### DATA FOR THE TASK

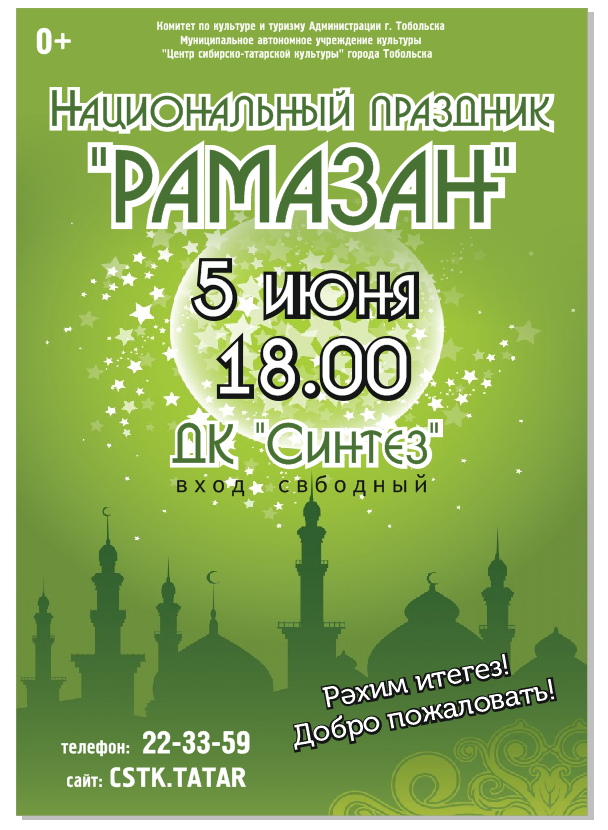 Национальный праздник «Рамазан»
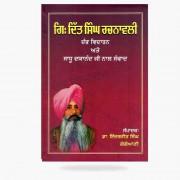 Giani Ditt Singh Dabh Vidaran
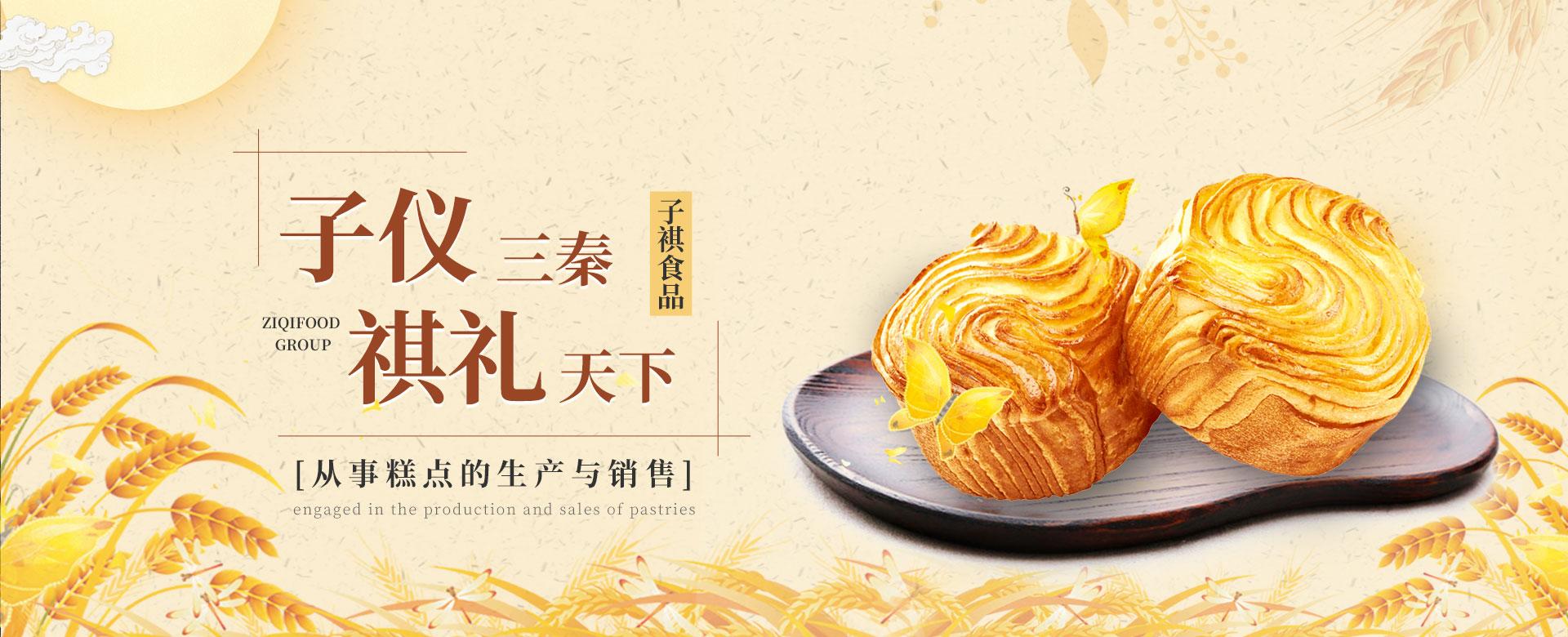 陕西月饼厂家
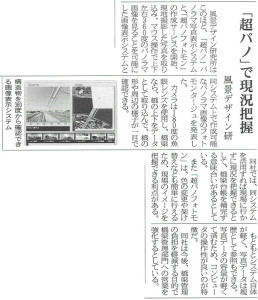 article_081201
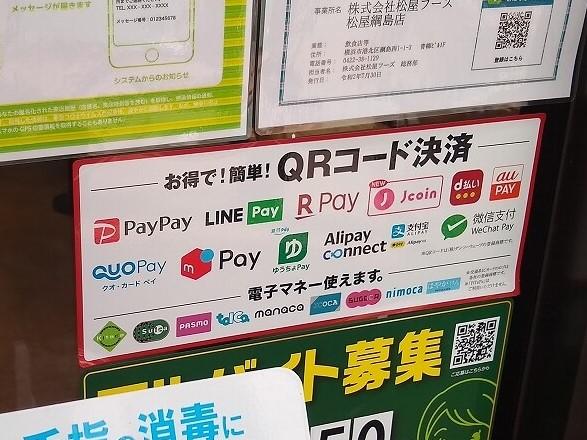 松屋綱島店支払方法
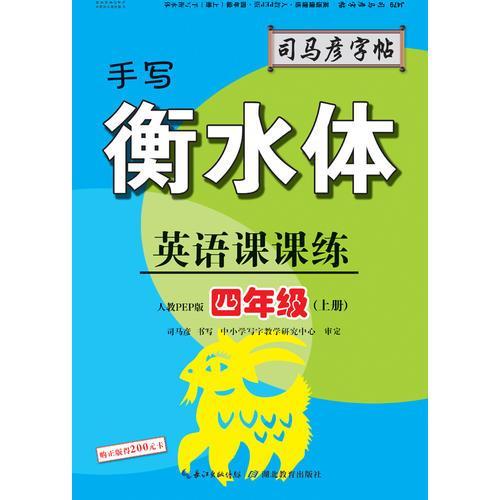 司马彦字帖    英语课课练·人教PEP版·四年级(上册)·手写衡水体 (适用于19秋)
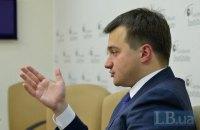 Березенко: Рада рассмотрит пенсионную реформу уже в октябре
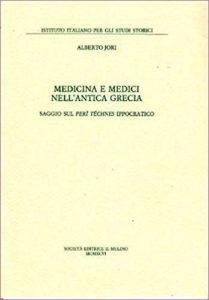 Medicina e medici nell'antica Grecia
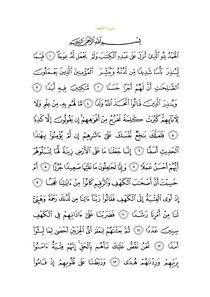 Sura18.pdf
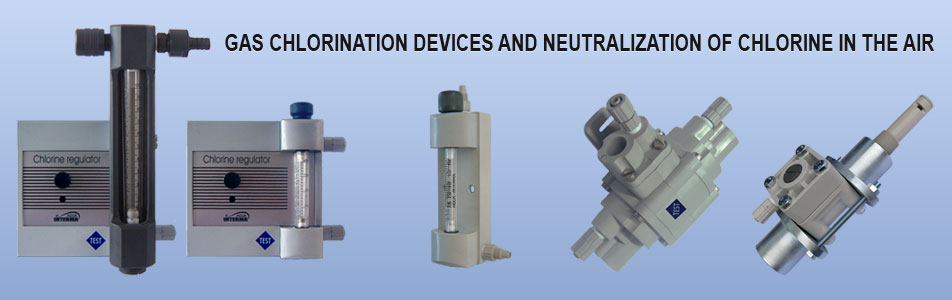 gas chlorination devices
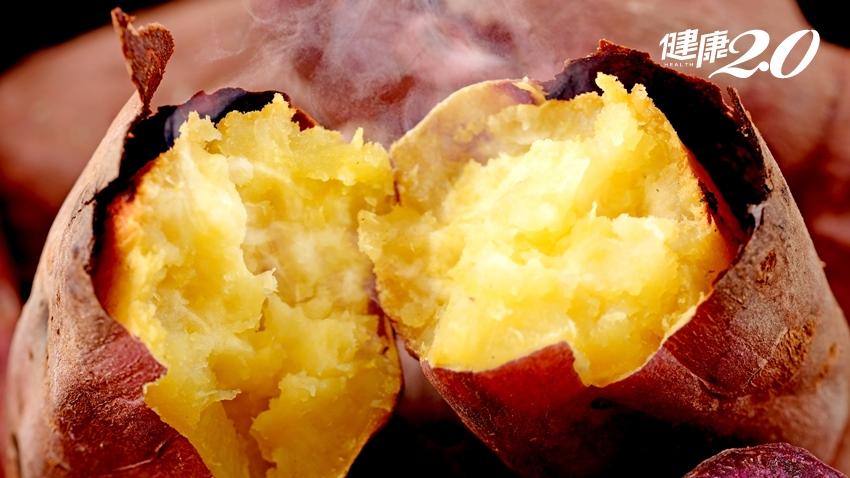 每天吃地瓜為何大便還是硬梆梆?解開飲食盲點 遠離便祕痔瘡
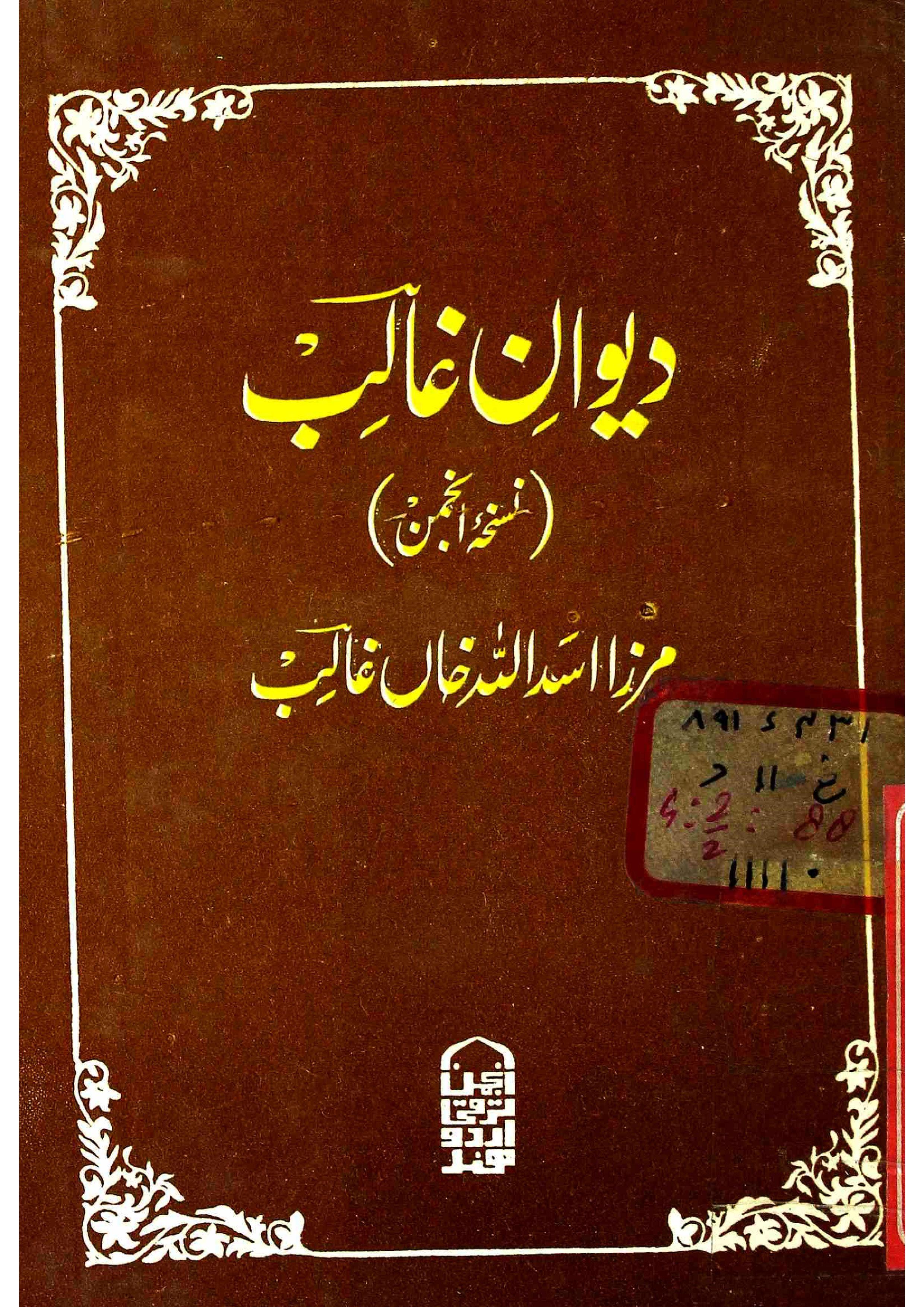Deewan-e-Ghalib     Nushkha-e-Anjuman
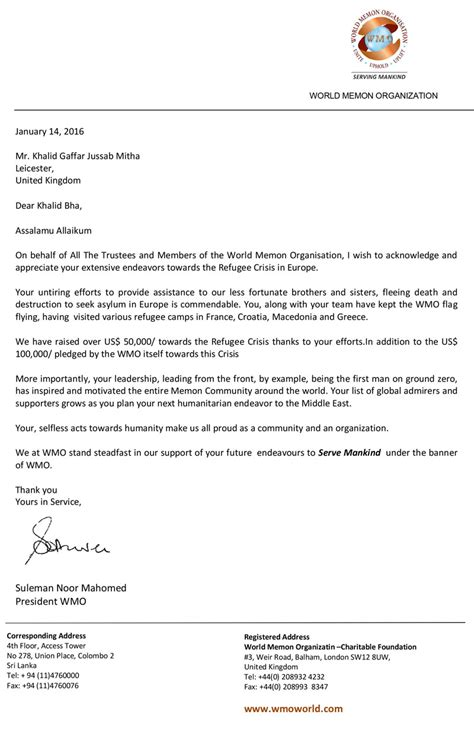 appreciation letter reply to a letter of appreciation to mr khalid jussab from the
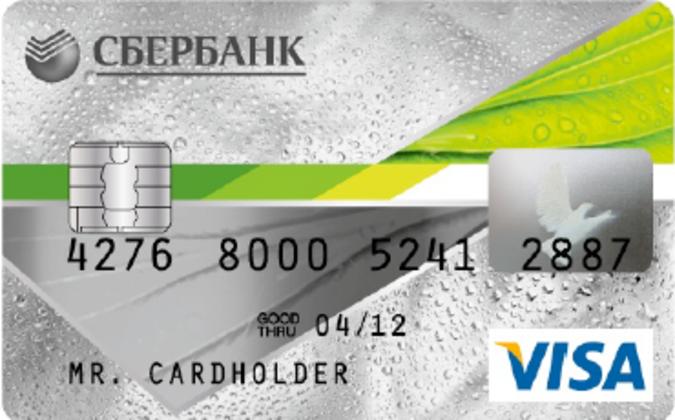Экспресс кредитные карты в нашей не менее срочной подборке!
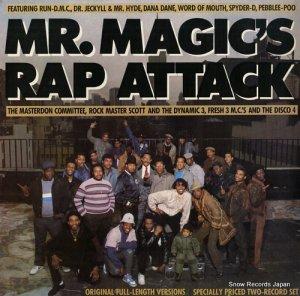 V/A - mr.magic's rap attack - PRO-1213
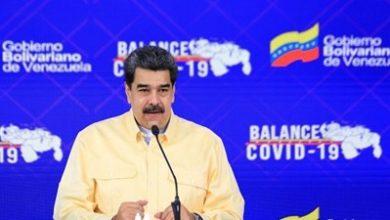 Photo of مادورو: 100 ألف جرعة من اللقاح الروسي تصل فنزويلا الأسبوع المقبل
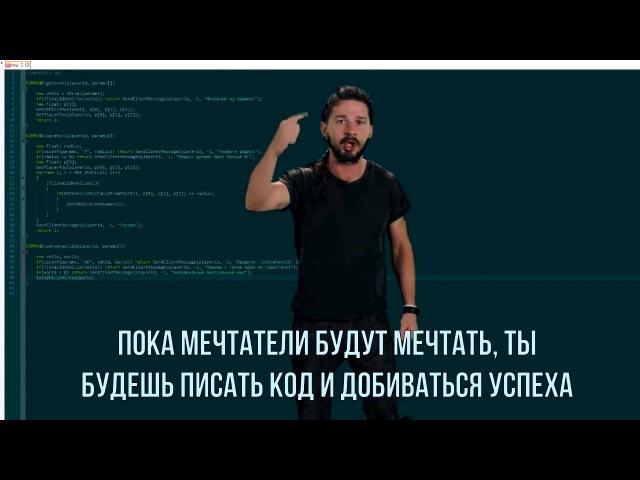 Шайа ЛаБаф Мотивация к кодингу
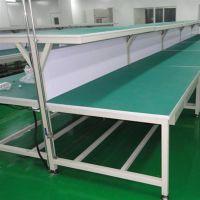 专业生产电子电器组装工作台 防静电/PVC皮带工作台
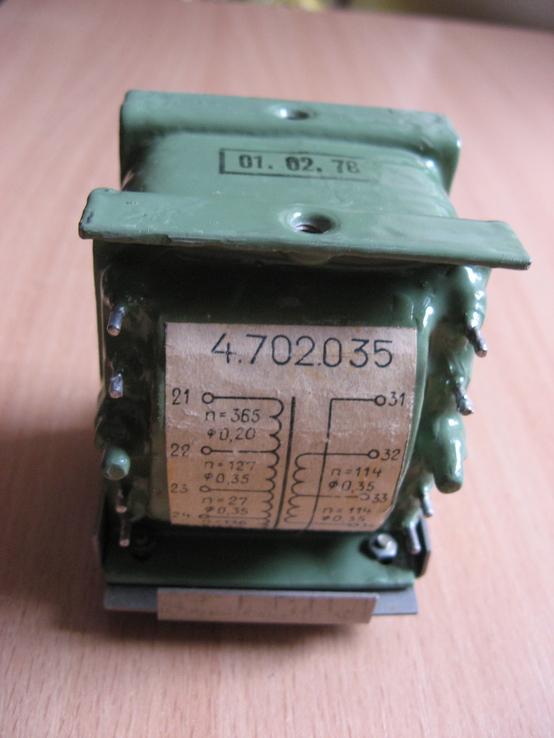 Трансформатор 4.702.035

######

WHAT IS REQUIRED
Your answer must be the full listing, copied exactly, with no pictures in it.

EXERCISE SOLUTION
 Национальный праздник «Рамазан»
 Giani Ditt Singh Dabh Vidaran
 陕西月饼厂家
 article_081201
 松屋綱島店支払方法
 司马彦字帖    英语课课练·人教PEP版·四年级(上册)·手写衡水体 (适用于19秋)
 Березенко: Рада рассмотрит пенсионную реформу уже в октябре
 Medicina e medici nell'antica Grecia
 Sura18.pdf
 gas chlorination devices
 每天吃地瓜為何大便還是硬梆梆?解開飲食盲點 遠離便祕痔瘡
Deewan-e-Ghalib     Nushkha-e-Anjuman
 appreciation letter reply to a letter of appreciation to mr khalid jussab from the
Экспресс кредитные карты в нашей не менее срочной подборке!
 V/A - mr.magic's rap attack - PRO-1213
 Photo of مادورو: 100 ألف جرعة من اللقاح الروسي تصل فنزويلا الأسبوع المقبل
 Шайа ЛаБаф Мотивация к кодингу
 专业生产电子电器组装工作台 防静电/PVC皮带工作台
 Трансформатор 4.702.035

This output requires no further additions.